Husband has my his son covered under his medical and dental insurance as ordered by the court.
He has to go to a military aproved facility for services.
The nearest facility is about 30-45 minutes away from CP's residence. She initially started using the medical insurance immediately because she was so excited to prance around on base, but after she found out she couldn't get permanent decals for her car or go on base alone without son, she doesn't want to take him on base any longer.
My question is...just found out through a family member of CP, that the CP has son on medicaid again and getting SSI checks as well, CP has took son to get braces through medicaid instead of using husbands insurance.
Is my husband going to be responsible for paying this medicaid back to the state/govt since the CP is using this instead of the provided insurance?
The reason i am asking is because if hubby has to pay back this money, we need to contact the case worker and find out why they are allowing her to disregard what hubby has provided.
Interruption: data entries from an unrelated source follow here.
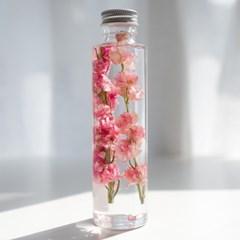 하바리움(herbarium) - 라운드보틀 - 핑크락스퍼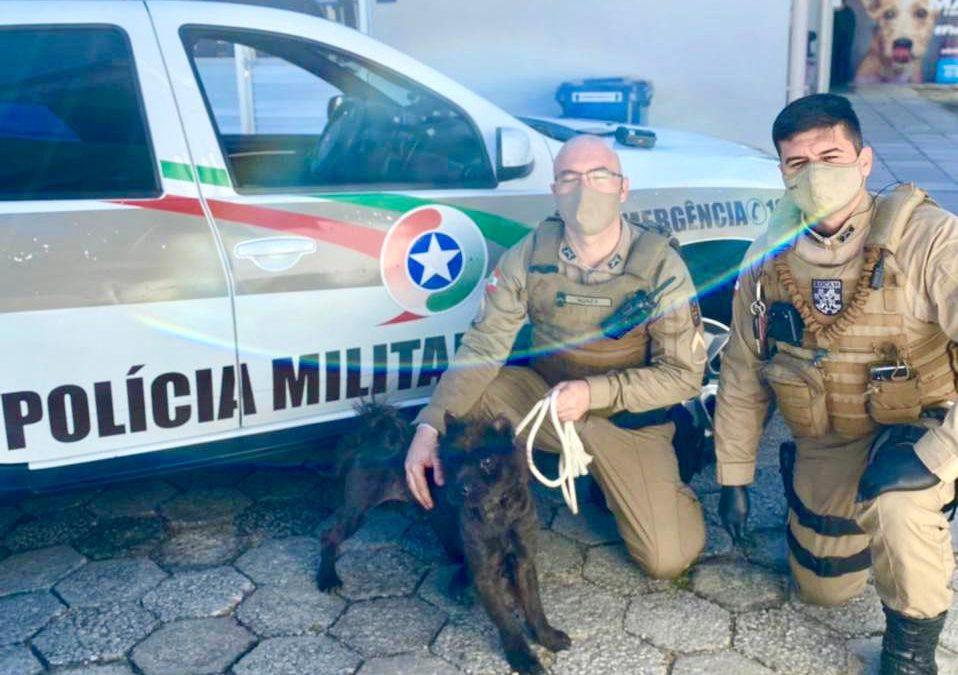 Polícia Militar resgata cachorro em situação de maus-tratos em Florianópolis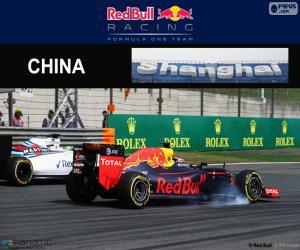 Puzzle de D. Kuyat G.P de China 2016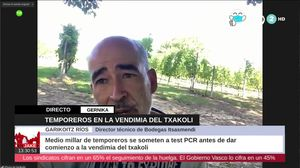 Noticias De Agricultura 2020 Ultima Hora De Actividades Agrarias Actuales Eitb Temas De Interes
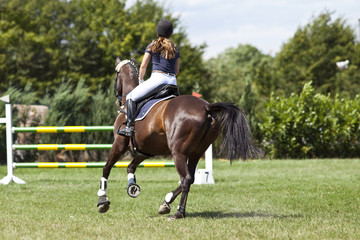 Horse and rider in jump course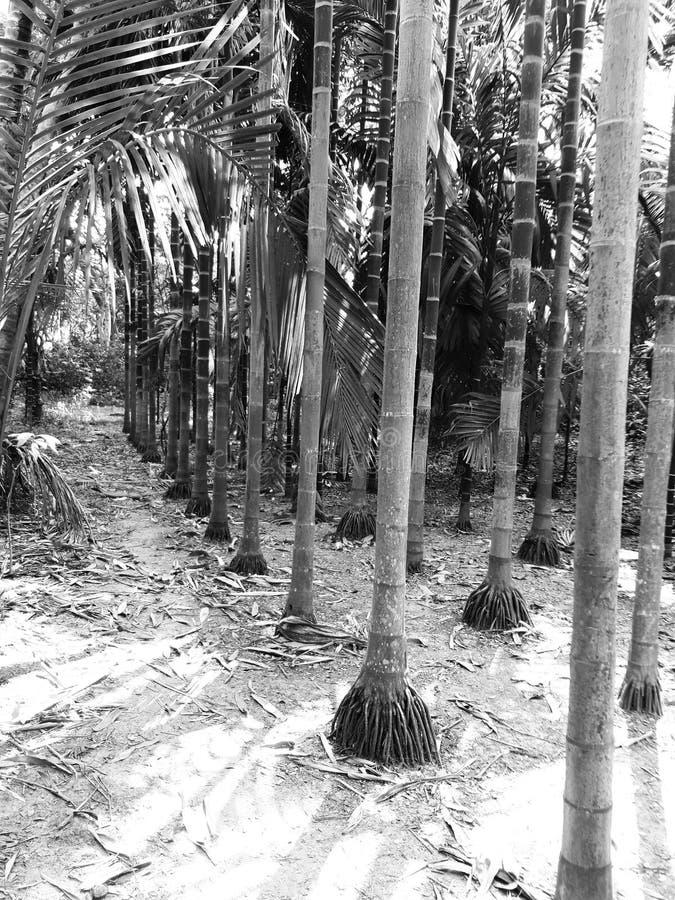 槟榔子树画象对称视图在黑白的 免版税库存照片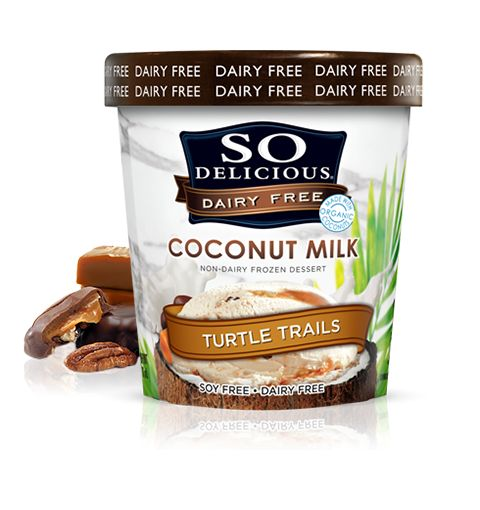 Turtle Trails--This stuff is amazing!  Your dairy-free kids will never feel sorry for not having ice cream again!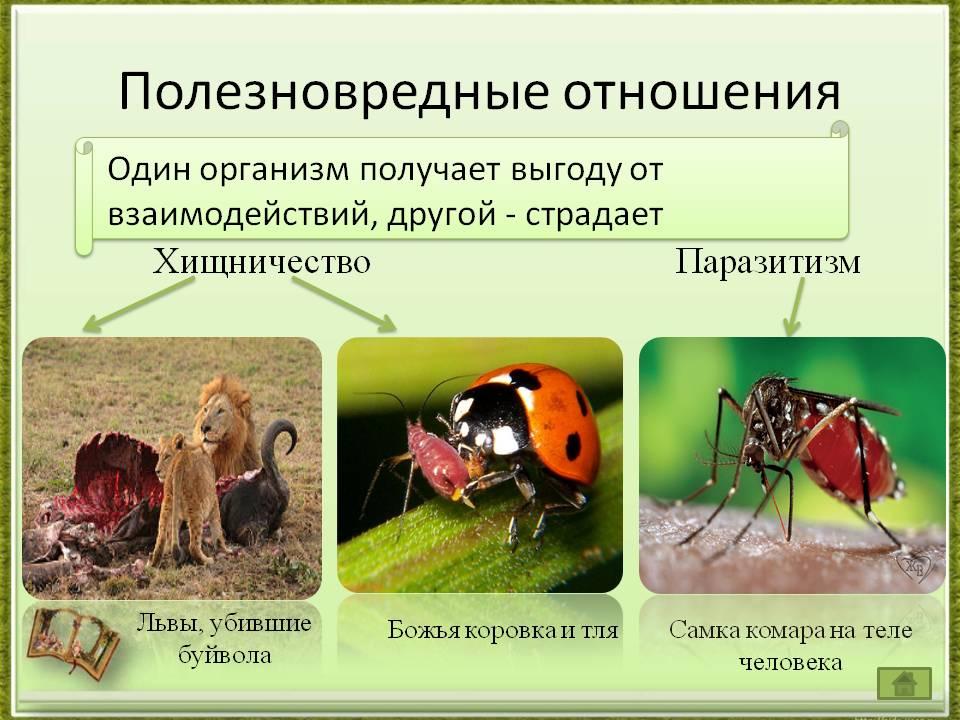 Что такое хищничество? основные характеристики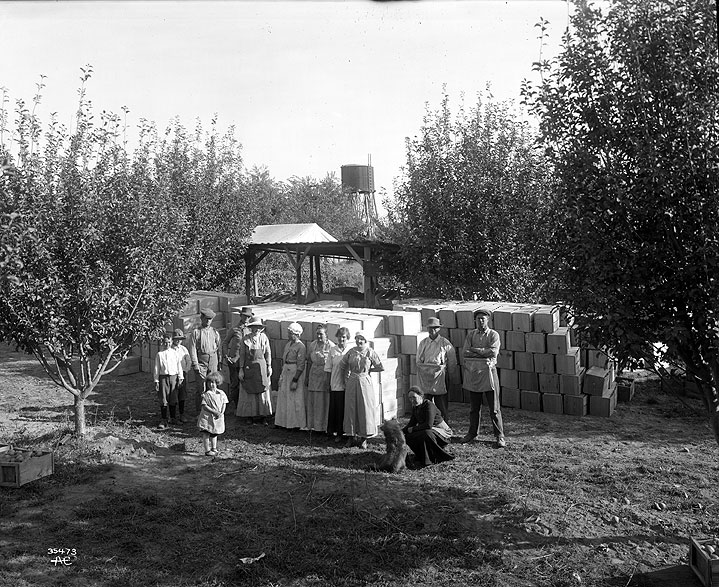Packing House and Crew, Curtis Orchard, Yakima Valley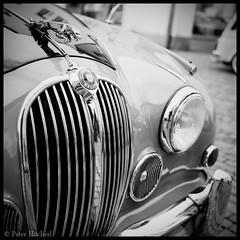 "Jaguar • <a style=""font-size:0.8em;"" href=""http://www.flickr.com/photos/58574596@N06/8727753107/"" target=""_blank"">View on Flickr</a>"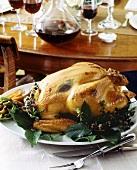 Roast turkey with herbs on platter
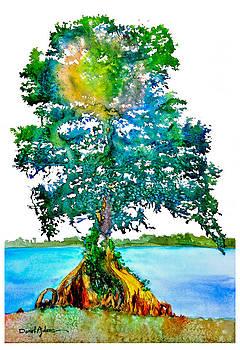 DA107 Cypress Tree Daniel Adams by Daniel Adams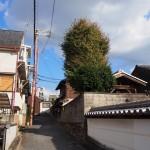 奈良市の保存樹(イチョウ)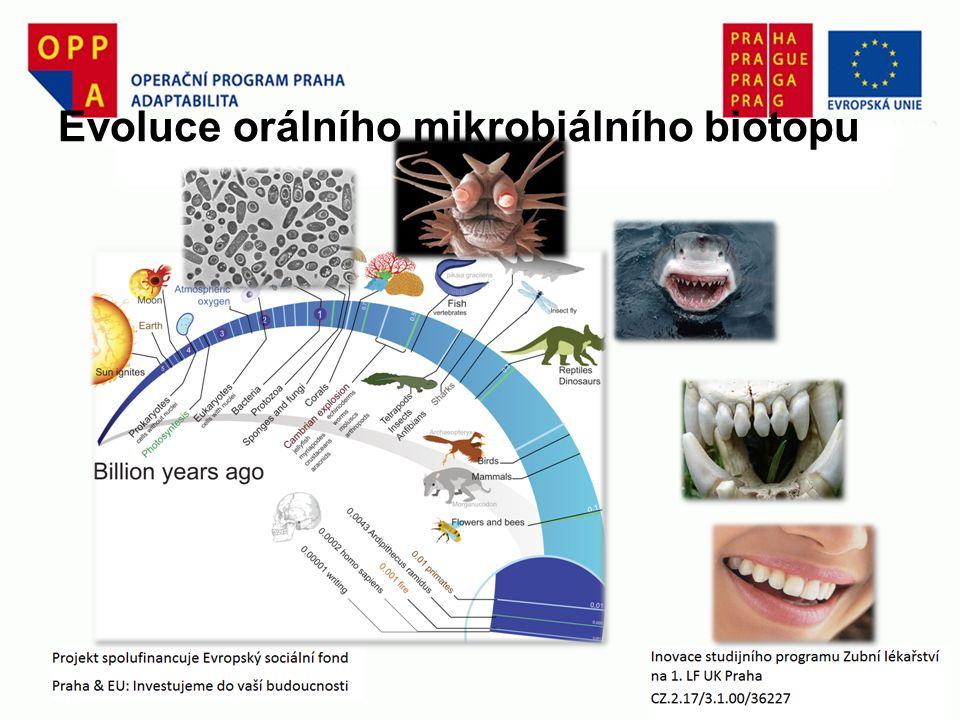 Evoluce orálního mikrobiálního biotopu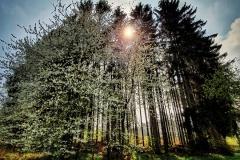 Naturfotografie-41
But everything the CP does is always money motivated..meaning there has to be something she gains financially in order for her to do this...this is how she operates.
 


GrowUp!

Senior Member
Luv_N_Stepmom said:
What is the name of your state? KY

Husband has my his son covered under his medical and dental insurance as ordered by the court.
He has to go to a military aproved facility for services.
The nearest facility is about 30-45 minutes away from CP's residence. She initially started using the medical insurance immediately because she was so excited to prance around on base, but after she found out she couldn't get permanent decals for her car or go on base alone without son, she doesn't want to take him on base any longer.
My question is...just found out through a family member of CP, that the CP has son on medicaid again and getting SSI checks as well, CP has took son to get braces through medicaid instead of using husbands insurance.
Is my husband going to be responsible for paying this medicaid back to the state/govt since the CP is using this instead of the provided insurance?
The reason i am asking is because if hubby has to pay back this money, we need to contact the case worker and find out why they are allowing her to disregard what hubby has provided. But everything the CP does is always money motivated..meaning there has to be something she gains financially in order for her to do this...this is how she operates.
Your husband should contact the case worker assigned to his case ASAP.
 

ceara19

Senior Member
GrowUp! said:
Your husband should contact the case worker assigned to his case ASAP.
It is possible for a custodial parent to qualify for medicaid for the child, even when the CP is receiving child support and/or private insurance provided by the NCP. Unless mom gave a false SS# when applying, the state is well aware that the child is covered by other insurance. The state enters the child's SS# into the insurance coverage registry (I don't remember the exact name of the database). If the child is insured by another state or private insurance company, it will be in the report.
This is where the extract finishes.